Work task 1. From the text on higher education enrollment and recessions, output word for word the part starting with "Higher Education Enrollment" and going on through "in private colleges.".
Work task 2.
Answer these questions from the text on higher education enrollment and recessions:
(a) By what percentage did federal support for research decrease between 2009 and 2015?
(b) By how much did enrollment in public institutions increase in 2011?
(c) Which institutions were the exception to the 2013 enrollment decrease?
Work task 3. Extend the text on higher education enrollment and recessions, starting after its last sentence.

Higher Education Enrollment and Recessions
Education institutions in the United States rely on state funding and federal research grants, which have declined over the last ten years due to the 2008 recession. Between 2009 and 2015, the federal support for research decreased by 23%. State funding for public colleges is now 16% less per student, an equivalent of $9 billion below its 2008 level. The decrease in support from the government has resulted in increased tuition fees. Tuition fees in higher education public programs increased by 65% from the academic year 2007-08 to 2017-18, and by 49% in private colleges.
- Before 2007, higher education institutions in the United States were experiencing a decline in student enrollment. During the economic recession, most of the institutions saw an increase in student enrollment, especially in public institutions, which had a 7% increase in enrollment in 2010 and a 5% increase in 2011.
- In 2013, student enrollment in all institutions decreased by around 1.5% except for doctoral institutions. The 2008 economic recession caused an increase in tuition, which contributed to a decrease in enrollment, especially in public institutions.

Data segment.
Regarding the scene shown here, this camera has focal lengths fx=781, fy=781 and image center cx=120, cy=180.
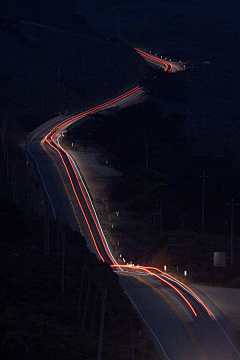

Result 1.
Higher Education Enrollment and Recessions
Education institutions in the United States rely on state funding and federal research grants, which have declined over the last ten years due to the 2008 recession. Between 2009 and 2015, the federal support for research decreased by 23%. State funding for public colleges is now 16% less per student, an equivalent of $9 billion below its 2008 level. The decrease in support from the government has resulted in increased tuition fees. Tuition fees in higher education public programs increased by 65% from the academic year 2007-08 to 2017-18, and by 49% in private colleges.

Result 2.
(a) 23%
(b) 5%
(c) Doctoral institutions

Result 3.
- According to previous research, college enrollment rates is directly proportional to the rate of unemployment, especially for people between 16 years old to 24 years old. College attendance levels in the United States increased during the 2008 recession. Part-time students' enrollment was higher than full-time students' enrollment, which declined.
- According to a population survey from the year 1968 to 1988, covering four recessions in the United States, for every 1% increase in unemployment rates, there was a 2% increase in college enrollment.
- According to the Department of Education, community college student enrollment increased by around 10% from 2000 to 2006 after the 2000 recession. The increase in student enrollment can be attributed to new academic programs, the economy, or better-recruiting strategies, according to Inside Higher Education (IHS).
- The Department of Education and IHS reveals that over 6.2 million students enrolled for programs in the 1,045 community colleges in the United States in the academic year 2006-2007.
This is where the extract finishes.